LFC reports $3.1 billion in outstanding capital outlay funds

Santa Fe Roundhouse

Nicole Maxwell/New Mexico Political Report

Santa Fe Roundhouse

A legislative report found about $3.1 billion in unused capital outlay funds for FY23’s third quarter. 

This is according to the Legislative Finance Committee’s quarterly capital outlay reports, which were presented by LFC analyst Cally Carswell on May 23.

The outstanding capital funds includes $1.8 billion in unspent funds for projects authorized by the legislature through 2022 which do not include the 2023 funds, Carswell said.

Other unused capital funds include $158 million in balances and earmark funds for projects funded by the Water Trust Board, the Colonias Infrastructure Fund  and the Tribal Infrastructure Fund.

There was also $463.8 million from supplemental severance tax bonds for public schools and $605.8 million for special appropriations to capital projects from 202 and 2022, according to the report.

“The balances are distributed over roughly 4,000 active projects in the state and we expect that number, as well as the balances, to get bigger when funding becomes available for the projects you all appropriated to this last session, and that will happen in July,” Carswell said.

Capital outlay projects are broken down into three categories: statewide projects, local projects and higher education projects.

Statewide projects are for state agencies or for things like major water projects on rivers, Carswell said.

Local projects are funded through legislators and the governor’s discretionary spending and benefit local governments.
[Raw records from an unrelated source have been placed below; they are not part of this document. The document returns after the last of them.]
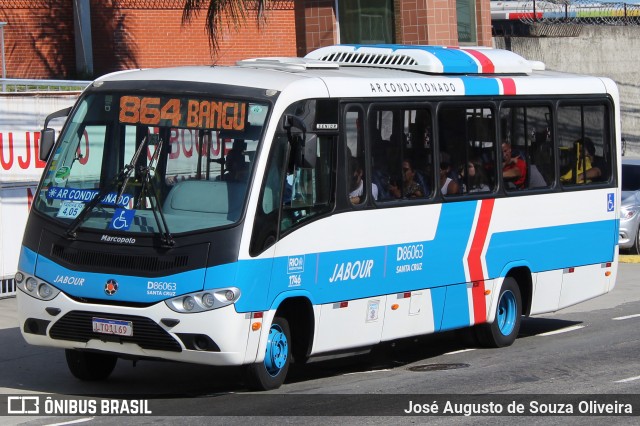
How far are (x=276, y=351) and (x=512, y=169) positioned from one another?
170 inches

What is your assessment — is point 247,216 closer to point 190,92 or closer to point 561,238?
point 190,92

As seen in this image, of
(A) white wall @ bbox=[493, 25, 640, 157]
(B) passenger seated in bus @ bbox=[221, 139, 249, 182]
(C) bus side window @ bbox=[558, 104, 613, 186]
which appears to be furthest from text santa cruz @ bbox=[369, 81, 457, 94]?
(A) white wall @ bbox=[493, 25, 640, 157]

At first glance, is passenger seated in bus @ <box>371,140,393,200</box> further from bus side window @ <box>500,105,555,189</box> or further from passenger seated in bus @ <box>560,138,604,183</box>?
passenger seated in bus @ <box>560,138,604,183</box>

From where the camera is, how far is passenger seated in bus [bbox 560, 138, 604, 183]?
14.5m

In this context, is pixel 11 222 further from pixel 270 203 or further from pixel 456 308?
pixel 270 203

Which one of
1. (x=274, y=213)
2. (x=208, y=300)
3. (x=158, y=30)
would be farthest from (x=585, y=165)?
(x=158, y=30)

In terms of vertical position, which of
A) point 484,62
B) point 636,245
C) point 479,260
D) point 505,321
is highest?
point 484,62

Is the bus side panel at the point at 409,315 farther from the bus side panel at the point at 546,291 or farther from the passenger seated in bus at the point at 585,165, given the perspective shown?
the passenger seated in bus at the point at 585,165

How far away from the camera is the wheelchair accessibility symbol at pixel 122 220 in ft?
33.4

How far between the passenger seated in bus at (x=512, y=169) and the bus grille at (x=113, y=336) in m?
5.04

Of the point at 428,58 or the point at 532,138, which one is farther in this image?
the point at 532,138

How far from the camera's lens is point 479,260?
12.9 meters

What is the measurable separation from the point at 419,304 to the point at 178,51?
1557 cm

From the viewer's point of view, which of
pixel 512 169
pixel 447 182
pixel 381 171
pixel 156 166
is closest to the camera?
pixel 156 166
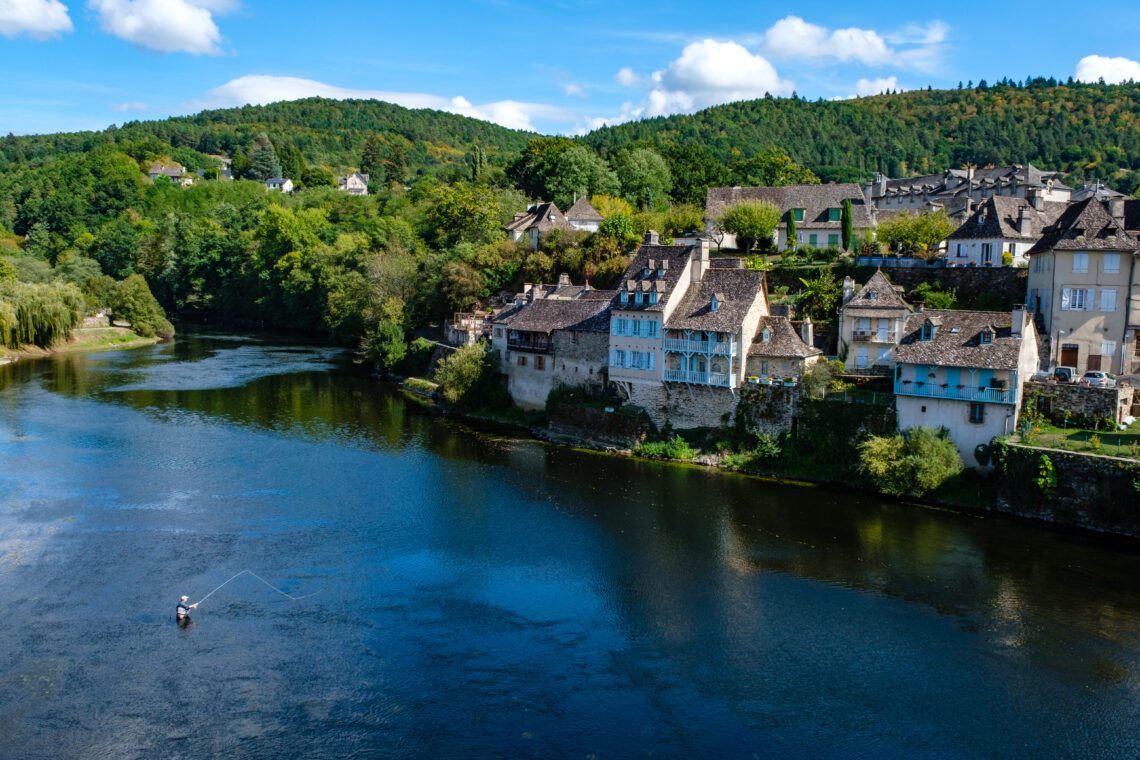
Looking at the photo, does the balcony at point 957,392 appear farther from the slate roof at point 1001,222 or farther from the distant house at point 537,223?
the distant house at point 537,223

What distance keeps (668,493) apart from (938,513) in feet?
37.0

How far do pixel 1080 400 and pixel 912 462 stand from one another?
24.6 feet

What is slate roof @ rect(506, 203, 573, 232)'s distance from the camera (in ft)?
242

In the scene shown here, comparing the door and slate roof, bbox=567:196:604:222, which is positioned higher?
slate roof, bbox=567:196:604:222

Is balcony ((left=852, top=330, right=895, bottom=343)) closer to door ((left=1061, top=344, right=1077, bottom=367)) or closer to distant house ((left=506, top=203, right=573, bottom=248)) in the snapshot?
door ((left=1061, top=344, right=1077, bottom=367))

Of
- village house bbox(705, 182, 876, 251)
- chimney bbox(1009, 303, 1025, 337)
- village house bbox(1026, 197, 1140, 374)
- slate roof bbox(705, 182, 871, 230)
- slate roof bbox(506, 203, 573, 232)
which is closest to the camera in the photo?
chimney bbox(1009, 303, 1025, 337)

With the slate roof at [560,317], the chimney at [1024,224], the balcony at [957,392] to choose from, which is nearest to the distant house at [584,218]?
the slate roof at [560,317]

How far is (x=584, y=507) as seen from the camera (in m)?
37.1

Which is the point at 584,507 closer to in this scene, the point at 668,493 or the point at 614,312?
the point at 668,493

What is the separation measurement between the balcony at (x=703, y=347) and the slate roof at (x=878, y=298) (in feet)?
21.6

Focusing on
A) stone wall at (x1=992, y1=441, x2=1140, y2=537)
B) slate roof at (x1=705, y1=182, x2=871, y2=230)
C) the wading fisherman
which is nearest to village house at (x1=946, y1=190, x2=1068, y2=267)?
slate roof at (x1=705, y1=182, x2=871, y2=230)

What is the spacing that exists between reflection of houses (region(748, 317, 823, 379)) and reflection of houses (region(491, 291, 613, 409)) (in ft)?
29.0

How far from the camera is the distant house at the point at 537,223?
238ft

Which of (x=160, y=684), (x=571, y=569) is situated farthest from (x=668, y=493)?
(x=160, y=684)
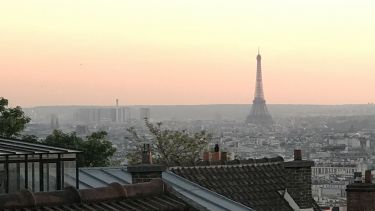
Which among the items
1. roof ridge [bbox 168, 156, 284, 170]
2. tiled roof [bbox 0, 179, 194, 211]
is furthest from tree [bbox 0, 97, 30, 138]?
tiled roof [bbox 0, 179, 194, 211]

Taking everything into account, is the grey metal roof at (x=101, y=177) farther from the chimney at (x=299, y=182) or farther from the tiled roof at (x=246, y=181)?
the chimney at (x=299, y=182)

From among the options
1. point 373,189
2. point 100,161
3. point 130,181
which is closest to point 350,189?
point 373,189

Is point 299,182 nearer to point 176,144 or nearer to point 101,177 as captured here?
point 101,177

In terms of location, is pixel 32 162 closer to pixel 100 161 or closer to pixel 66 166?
pixel 66 166

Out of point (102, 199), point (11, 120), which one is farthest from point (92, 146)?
point (102, 199)

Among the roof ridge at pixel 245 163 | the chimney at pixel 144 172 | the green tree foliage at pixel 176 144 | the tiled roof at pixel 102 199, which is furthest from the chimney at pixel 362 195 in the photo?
the green tree foliage at pixel 176 144

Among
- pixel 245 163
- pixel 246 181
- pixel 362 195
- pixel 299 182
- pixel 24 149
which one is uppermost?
pixel 24 149
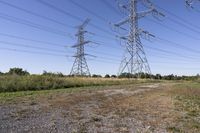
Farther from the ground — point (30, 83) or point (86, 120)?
point (30, 83)

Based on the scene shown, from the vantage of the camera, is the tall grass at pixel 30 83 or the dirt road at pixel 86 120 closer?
the dirt road at pixel 86 120

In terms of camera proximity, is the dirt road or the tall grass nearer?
the dirt road

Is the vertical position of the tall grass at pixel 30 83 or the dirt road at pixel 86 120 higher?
the tall grass at pixel 30 83

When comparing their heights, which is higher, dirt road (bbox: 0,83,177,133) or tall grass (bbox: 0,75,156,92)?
tall grass (bbox: 0,75,156,92)

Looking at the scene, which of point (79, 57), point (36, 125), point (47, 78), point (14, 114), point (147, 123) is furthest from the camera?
point (79, 57)

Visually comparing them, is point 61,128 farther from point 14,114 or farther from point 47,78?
point 47,78

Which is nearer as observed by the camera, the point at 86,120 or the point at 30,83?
the point at 86,120

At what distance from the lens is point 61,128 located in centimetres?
815

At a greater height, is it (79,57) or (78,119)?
(79,57)

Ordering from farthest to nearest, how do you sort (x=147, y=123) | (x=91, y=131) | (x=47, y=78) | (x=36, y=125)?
1. (x=47, y=78)
2. (x=147, y=123)
3. (x=36, y=125)
4. (x=91, y=131)

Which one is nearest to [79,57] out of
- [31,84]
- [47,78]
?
[47,78]

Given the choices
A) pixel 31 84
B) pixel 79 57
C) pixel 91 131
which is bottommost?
pixel 91 131

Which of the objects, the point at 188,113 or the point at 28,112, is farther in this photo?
the point at 188,113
These projects can include fixing a wastewater system or a water crossing over a creek that regularly washes out.

Higher education projects were not discussed as much since they also rely on general obligation bond funding which just became available, the report stated.

Local projects tend to have the most outstanding capital outlay funds for several reasons, Carswell explained.

“(These reasons include) lack of planning prior to funding, lack of capacity at the local level to piece together funding for projects and to execute them and piecemeal funding,” Carswell said. “(And) while you might think that the revenue spikes that we’ve seen recently, would help this problem, there’s actually kind of an equal chance that it could just exacerbate it.”

If funding is not used, it can be reverted back to the state’s general fund, Carswell said.

“I wanted to make sure you were aware of a provision that has existed in the capital bill for several years for general fund projects. Specifically, it requires projects funded with general funds who encumbered at least 5 percent of the appropriation within the first fiscal year and if that doesn’t happen, the funds are supposed to revert to the general fund,” Carswell said. 

Which means that at the end of FY23, there are 22 projects at risk of funding reverting back to the general fund, Carswell said.